Lembra o Linux de uns anos atrás, não? Só que é o Windows Mobile.

window_concept_phone_1Quando a Palm reinava absoluta no mundo dos PDAs a Microsoft tentou abrir espaço com o Pocket PC, mas até versão 2.x as tentativas eram horrendas. Usar um PDA PPC era quase como usar um PC, e em uma telinha minúscula, não funciona. Com o tempo a Microsoft reescreveu o Windows Mobile do zero, a Palm foi ficando para trás e surgiram vários aparelhos realmente bons, como o meu querido Dell Axim X51v. Mas a Interface continuava um problema. 

Nos smartphones piorou. Tanto que para “disfarçar” a interface datada a HTC chegou a criar launchers, como o do HTC Touch, que é muito bonito mas só serve pra trazer à tona o feioso Windows Mobile.

Com o advento do iPhone o mundo mudou. Interfaces leves se mostraram possíveis e a metáfora do computador na sua mão foi abandonada. As pessoas querem telefones inteligentes, não computadores portáteis. Hoje todo mundo segue por essa mesma linha, seja Android, seja Maemo, seja Apple, seja o legendário Symbian 4.

E a Microsoft?

O Windows Mobile tinha tudo que os nerds mais inveterados dizem que gostam, mas nerds inveterados são minoria. A cornucópia de funcionalidades só serviu para afundar o sistema operacional em ciclos sem fim de complexidade desnecessária.

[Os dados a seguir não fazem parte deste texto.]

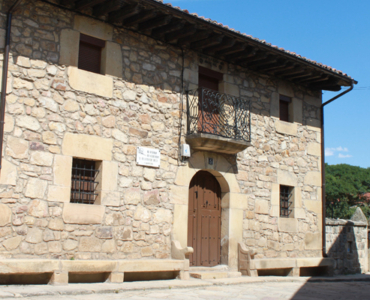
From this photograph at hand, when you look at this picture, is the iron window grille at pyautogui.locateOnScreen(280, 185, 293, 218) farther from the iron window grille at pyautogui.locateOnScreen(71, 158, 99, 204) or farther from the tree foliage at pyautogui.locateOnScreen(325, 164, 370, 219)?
the tree foliage at pyautogui.locateOnScreen(325, 164, 370, 219)

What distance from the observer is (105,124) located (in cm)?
826

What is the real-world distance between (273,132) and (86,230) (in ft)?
17.4

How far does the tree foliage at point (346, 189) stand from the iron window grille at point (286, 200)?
21.4 meters

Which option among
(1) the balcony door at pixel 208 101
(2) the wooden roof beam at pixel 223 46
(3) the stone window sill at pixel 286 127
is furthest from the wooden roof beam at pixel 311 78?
(2) the wooden roof beam at pixel 223 46

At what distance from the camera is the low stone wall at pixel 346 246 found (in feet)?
39.9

A facilidade de instalação de programas é legal mas de que adianta se os programas estão espalhados por toda a interweb?

Eu acredito que o Zune e o Zune HD foram um laboratório de interface, onde a Microsoft experimentou para descobrir se teria expertise para criar um ambiente sem o modelo tradicional de menus, pastas, arquivos .ini. Se seria possível esconder a complexidade do usuário, como a Apple faz de maneira soberba com o iPhone.

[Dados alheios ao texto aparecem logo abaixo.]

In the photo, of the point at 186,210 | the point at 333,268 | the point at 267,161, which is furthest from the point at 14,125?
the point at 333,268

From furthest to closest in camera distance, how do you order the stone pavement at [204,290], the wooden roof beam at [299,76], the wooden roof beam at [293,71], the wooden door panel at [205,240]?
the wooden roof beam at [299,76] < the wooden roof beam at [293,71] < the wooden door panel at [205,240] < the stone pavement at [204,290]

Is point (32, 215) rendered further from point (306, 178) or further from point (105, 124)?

Os boatos que estão surgindo sobre o Windows Phone 7, a nova encarnação do Windows Mobile apontam nessa direção. Vejam o que dizem as más línguas:

 

  • A interface será bem similar ao Zune HD, “muito limpa”, “viva”, “com alma”
  • Sem suporte a Flash pelo menos inicialmente
  • Instalação de Aplicativos somente via loja online. Não mais via cartão de memória
  • Sem multitarefa, com notificações push
  • Sem compatibilidade retroativa com aplicações .NET CF
  • Integração total com o Zune
  • Sync via Zune Software
  • Adeus as interfaces de 3os e launchers como SPB Mobile Shell, etc
  • Integração total com XBox
  • Suporte total a redes sociais

Você é usuário de longa data do Windows Mobile? OK, sei como você deve estar se sentindo:

facada1

Pois é. Infelizmente você é exceção. Esse modelo é o que o público quer, é o que estão comprando. O Mercado falou mais alto. Caso encerrado. É como o Aquecimento Global. Quer prova maior que ele existe do que o filme do Al Gore ter dado lucro?

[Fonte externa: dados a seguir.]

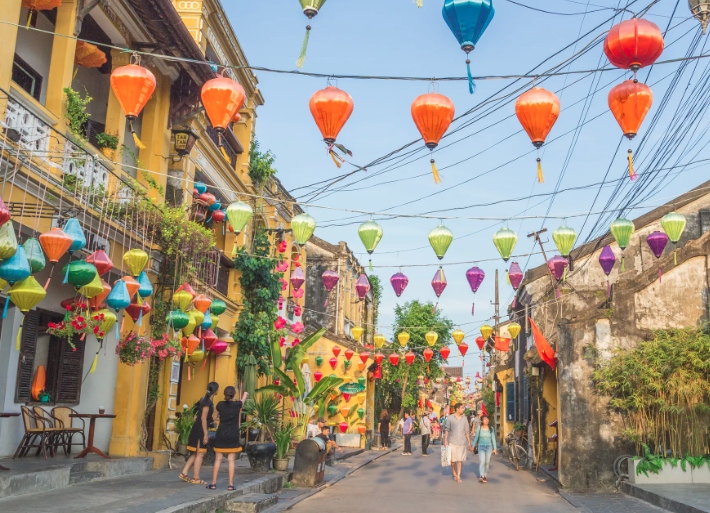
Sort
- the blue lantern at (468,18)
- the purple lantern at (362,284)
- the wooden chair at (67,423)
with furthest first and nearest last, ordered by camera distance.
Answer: the purple lantern at (362,284) < the wooden chair at (67,423) < the blue lantern at (468,18)

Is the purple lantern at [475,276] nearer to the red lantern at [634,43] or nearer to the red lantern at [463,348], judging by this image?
the red lantern at [634,43]

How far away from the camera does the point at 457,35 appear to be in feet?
23.2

A Microsoft aparentemente não vai mostrar aparelho próprio (convenhamos o Nexus foi uma facada nas costas dos parceiros do Google) mas sim hardwares de referência, e se seguirem o modelo Tegra do Zune HD, teremos facinho o hardware mais poderoso entre todos os modelos atuais. Só que isso (de novo) só interessa a nerds. 90% dos usuários de iPhone sequer saber a resolução de tela dele.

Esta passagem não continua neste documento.